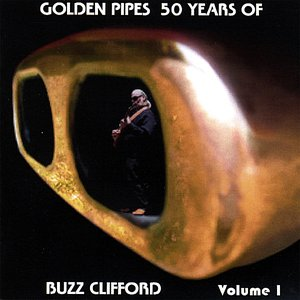 Image for 'Golden Pipes, 50 Years of Buzz Clifford'
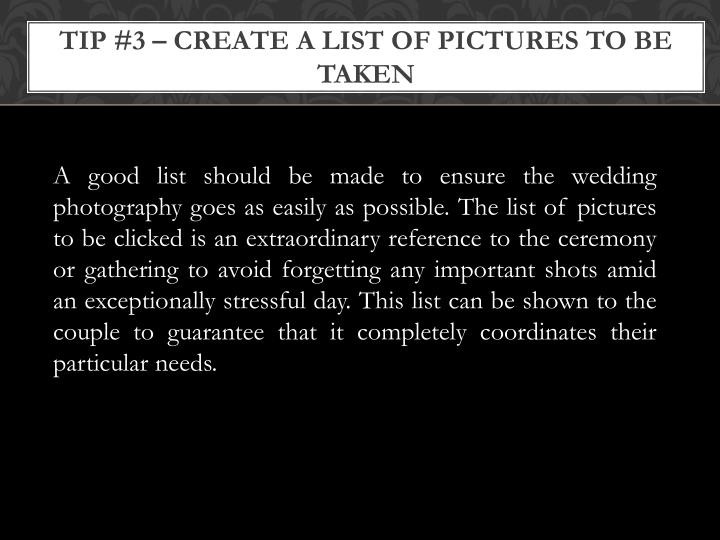 Tip #3 – Create A List Of Pictures To Be Taken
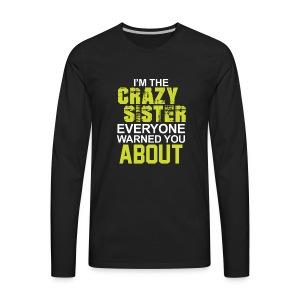 I m The Crazy Sister - Men's Premium Long Sleeve T-Shirt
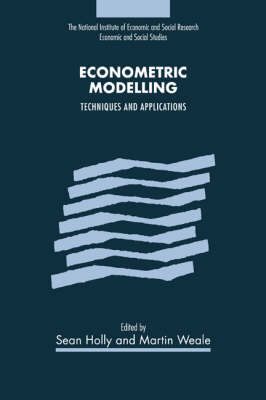 Econometric Modelling: Techniques and Applications - National Institute of Economic and Social Research Economic and Social Studies 41 (Hardback)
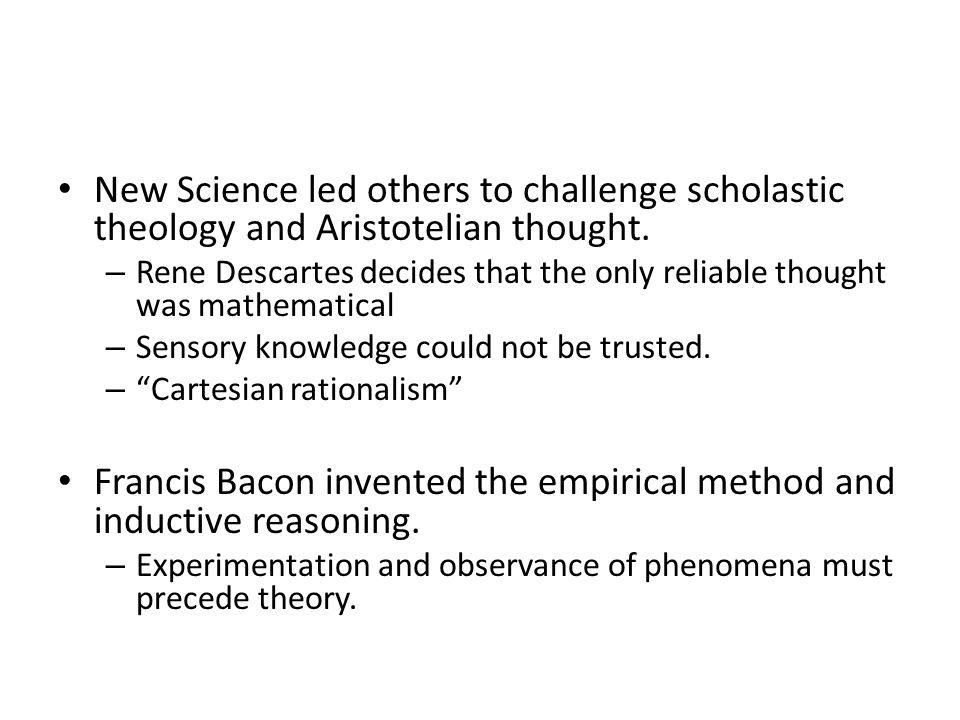 New Science led others to challenge scholastic theology and Aristotelian thought.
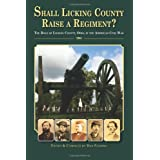 Shall Licking County Raise a Regiment?: The Role of Licking County, Ohio, in the American Civil War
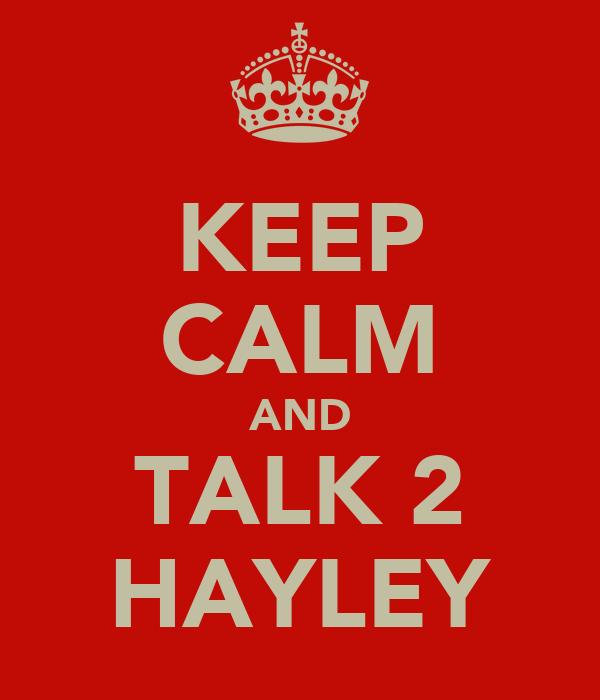 KEEP CALM AND TALK 2 HAYLEY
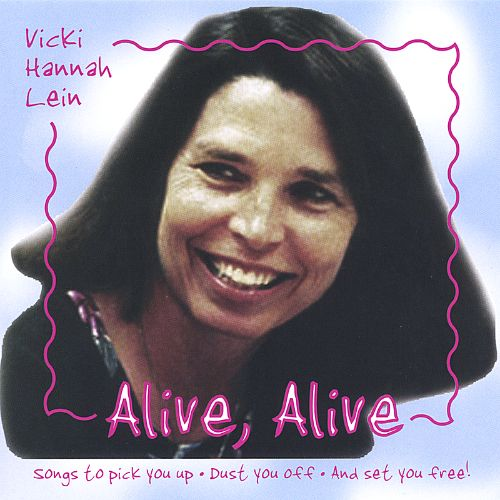 Alive, Alive:  Songs to Pick You Up, Dust You off, And Set You Free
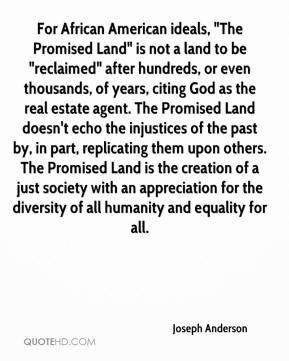 """Joseph Anderson  - For African American ideals, """"The Promised Land"""" is not a land to be """"reclaimed"""" after hundreds, or even thousands, of years, citing God as the real estate agent. The Promised Land doesn't echo the injustices of the past by, in part, replicating them upon others. The Promised Land is the creation of a just society with an appreciation for the diversity of all humanity and equality for all."""
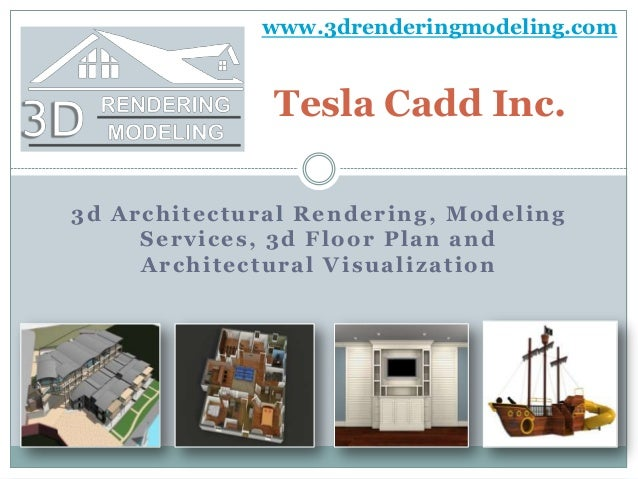 3d Architectural Rendering, Modeling Services, 3d Floor Plan and Architectural Visualization Tesla Cadd Inc. www.3drenderi...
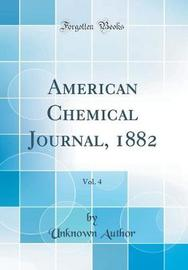 American Chemical Journal, 1882, Vol. 4 (Classic Reprint) by Unknown Author image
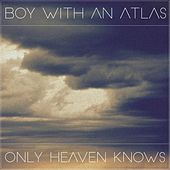 Only Heaven Knows von BOY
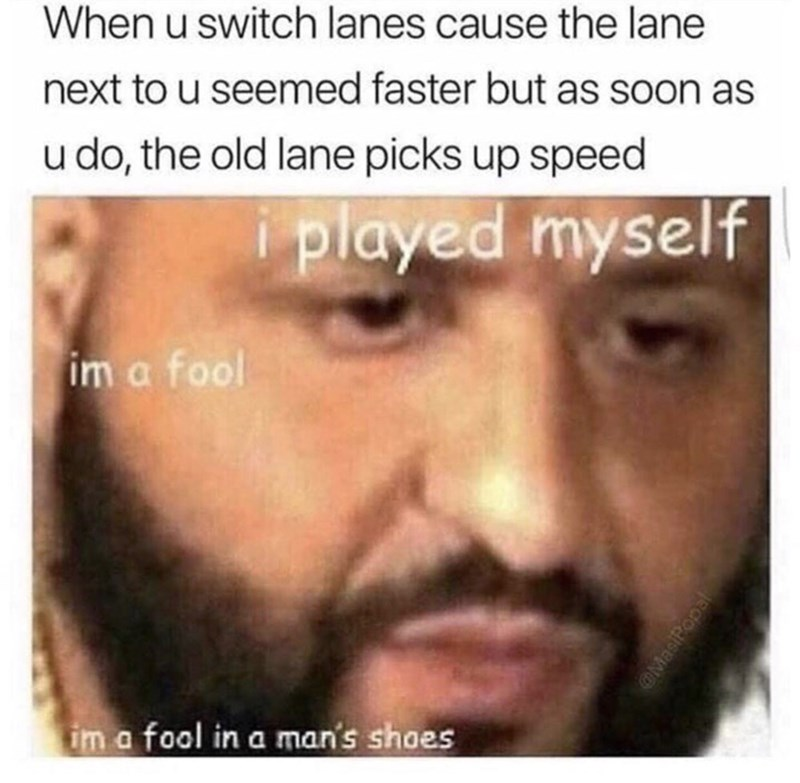 meme - Face - When u switch lanes cause the lane next to u seemed faster but as soon as u do, the old lane picks up speed i played myself im a fool im a fool in a man's shoes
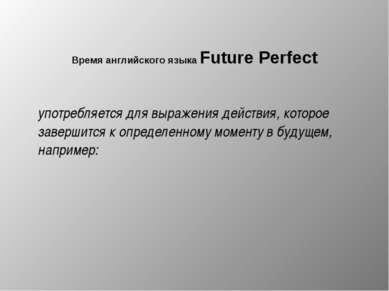 Время английского языкаFuture Perfect  употребляетсядля выражения действия...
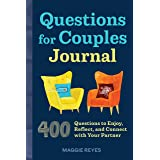 Questions for Couples Journal: 400 Questions to Enjoy, Reflect, and Connect with Your Partner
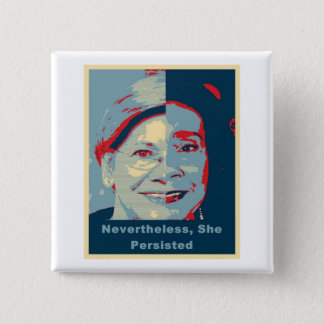 Nevertheless, She Persisted 2 Inch Square Button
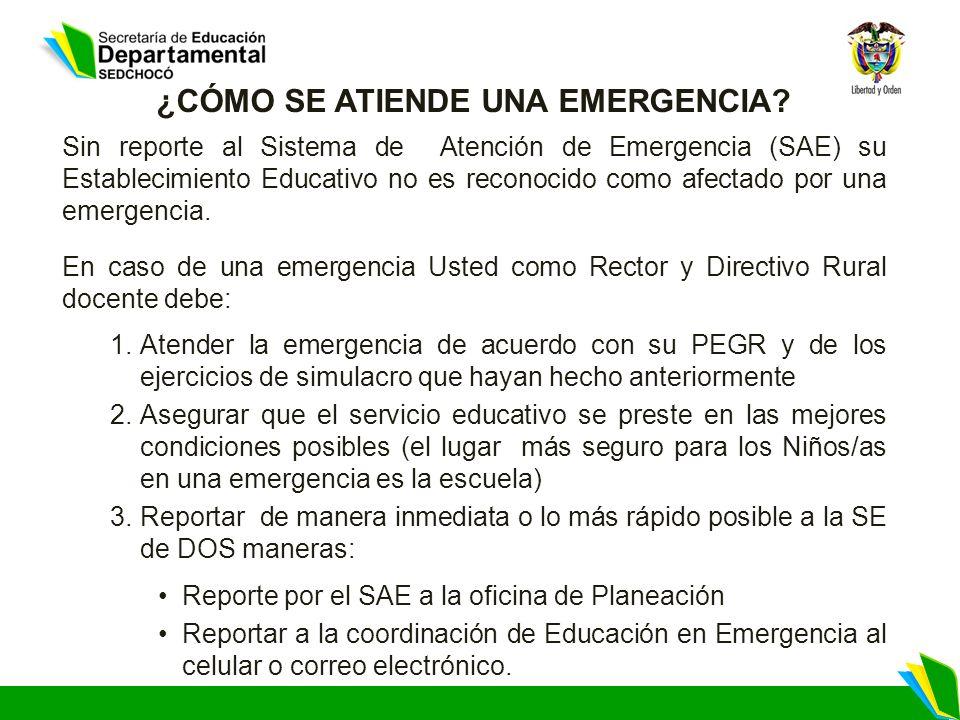 ¿CÓMO SE ATIENDE UNA EMERGENCIA? Sin reporte al Sistema de Atención de Emergencia (SAE) su Establecimiento Educativo no es reconocido como afectado po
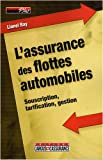 Telecharger Livres L assurance des flottes automobiles Souscription tarification gestion (PDF,EPUB,MOBI) gratuits en Francaise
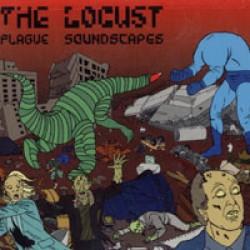 The Locust – Plague Soundscapes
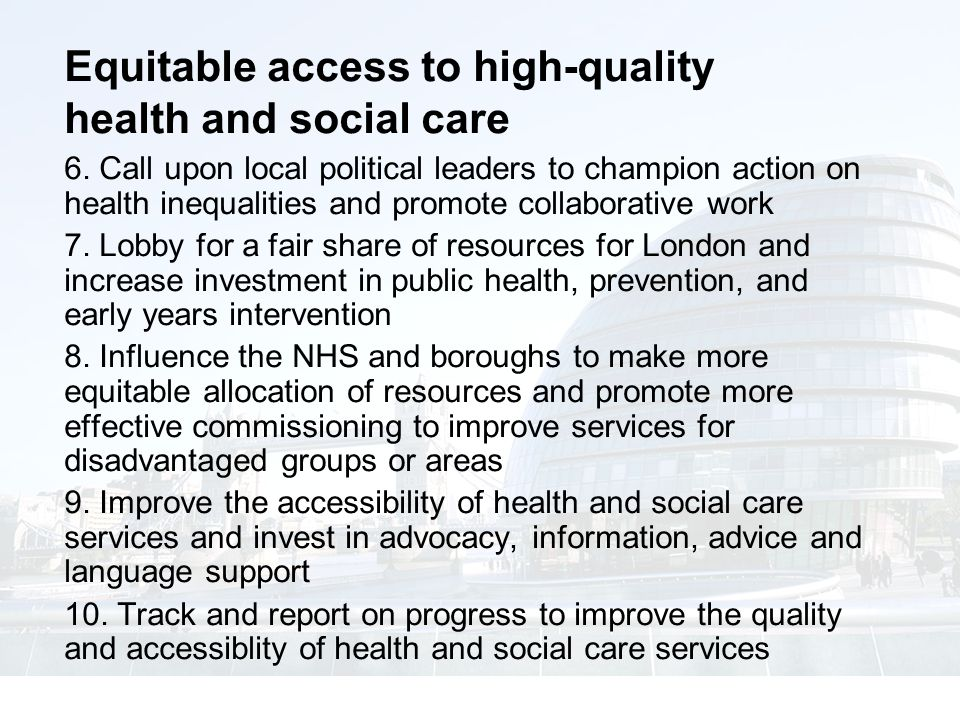 Equitable access to high-quality health and social care 6.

□ □ □ □

### WHAT YOU SHOULD DO
Could the material above be written out again word for word, with the pictures dropped?

### TASK OUTPUT
 Image for 'Golden Pipes, 50 Years of Buzz Clifford'
 Tip #3 – Create A List Of Pictures To Be Taken
 I m The Crazy Sister - Men's Premium Long Sleeve T-Shirt
 Econometric Modelling: Techniques and Applications - National Institute of Economic and Social Research Economic and Social Studies 41 (Hardback)
 New Science led others to challenge scholastic theology and Aristotelian thought.
 Shall Licking County Raise a Regiment?: The Role of Licking County, Ohio, in the American Civil War
 KEEP CALM AND TALK 2 HAYLEY
 Alive, Alive:  Songs to Pick You Up, Dust You off, And Set You Free
 """Joseph Anderson  - For African American ideals, """"The Promised Land"""" is not a land to be """"reclaimed"""" after hundreds, or even thousands, of years, citing God as the real estate agent. The Promised Land doesn't echo the injustices of the past by, in part, replicating them upon others. The Promised Land is the creation of a just society with an appreciation for the diversity of all humanity and equality for all."""
 3d Architectural Rendering, Modeling Services, 3d Floor Plan and Architectural Visualization Tesla Cadd Inc. www.3drenderi...
 American Chemical Journal, 1882, Vol. 4 (Classic Reprint) by Unknown Author image
 Only Heaven Knows von BOY
 meme - Face - When u switch lanes cause the lane next to u seemed faster but as soon as u do, the old lane picks up speed i played myself im a fool im a fool in a man's shoes
 Время английского языкаFuture Perfect  употребляетсядля выражения действия...
 Questions for Couples Journal: 400 Questions to Enjoy, Reflect, and Connect with Your Partner
 Nevertheless, She Persisted 2 Inch Square Button
 ¿CÓMO SE ATIENDE UNA EMERGENCIA? Sin reporte al Sistema de Atención de Emergencia (SAE) su Establecimiento Educativo no es reconocido como afectado po
 Telecharger Livres L assurance des flottes automobiles Souscription tarification gestion (PDF,EPUB,MOBI) gratuits en Francaise
 The Locust – Plague Soundscapes
 Equitable access to high-quality health and social care 6.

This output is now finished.